• [ПРЕДЛОЖЕННЫЙ ОТРЫВОК]

+ + + +

"Бавария ист айн кляйн расписной васисдас, приветливо отворивший свою деревянную форточку, через которую аккуратный фриц (одер ганс, одер ральф, одер, я уж не знаю, карл) отпускает заезжему туристу положенную порцию режущего горло альпийского люфта, кнайп-процедурен, вайсвурста, гебиргбахсфореле унд зо вайтер унд зо он.
     После Баварии даже и ничего, кроме «гитлер-капут», на хох-дойче не знающий человек начинает лаять на немецком, как Гога Пилюкин и Хоттабыч.
     По наивности я притащил с собой читать с десяток русских романов: Славникову, Проханова, Гандлевского, Сорокина. За неделю, одурманенный изучением пухлых меню, не осилил ни строчки: изящные славниковские метафоры и тонкие остроты Гандлевского ухнули в жирный блинный суп да там и сварились.

+ + + +

• [ИСХОДНЫЕ ДАННЫЕ]
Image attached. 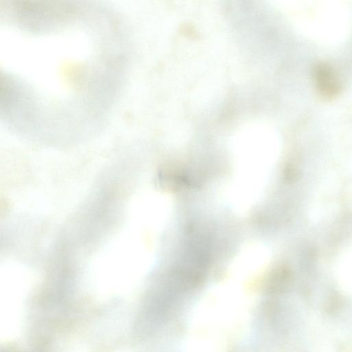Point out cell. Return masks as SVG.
<instances>
[{
  "instance_id": "1",
  "label": "cell",
  "mask_w": 352,
  "mask_h": 352,
  "mask_svg": "<svg viewBox=\"0 0 352 352\" xmlns=\"http://www.w3.org/2000/svg\"><path fill=\"white\" fill-rule=\"evenodd\" d=\"M314 86L318 95L327 100L336 98L342 90V81L336 69L327 61L316 63L311 69Z\"/></svg>"
}]
</instances>
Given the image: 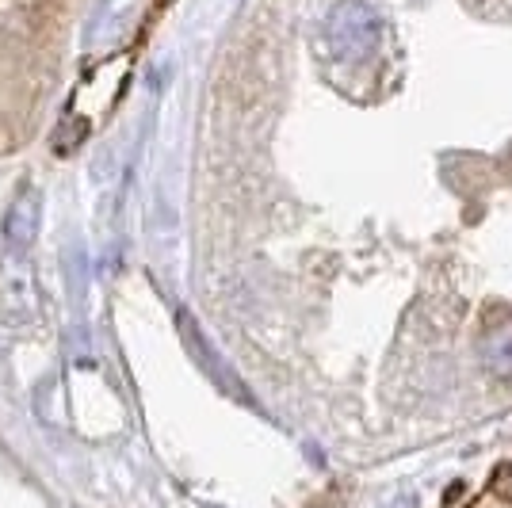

+ + + +

• [ЧТО СДЕЛАТЬ]
• 1. Ответьте по отрывку о Баварии:
(а) Через что аккуратный фриц отпускает заезжему туристу порцию альпийского люфта?
(б) Как кто, по словам отрывка, после Баварии начинает лаять на немецком человек, не знающий хох-дойча?
(в) Сколько русских романов было привезено с собой для чтения?
• 2. Перепишите отрывок о Баварии от слов «По наивности я» до слов «там и сварились.» включительно, переименовав «Гандлевского» в «Пелевина».
Для работы с отрывком данные не понадобятся.

• [ОТВЕТЫ К УПРАЖНЕНИЮ]
• 1.
(а) Через деревянную форточку расписного васисдаса.
(б) Как Гога Пилюкин и Хоттабыч.
(в) С десяток.

• 2.
По наивности я притащил с собой читать с десяток русских романов: Славникову, Проханова, Пелевина, Сорокина. За неделю, одурманенный изучением пухлых меню, не осилил ни строчки: изящные славниковские метафоры и тонкие остроты Пелевина ухнули в жирный блинный суп да там и сварились.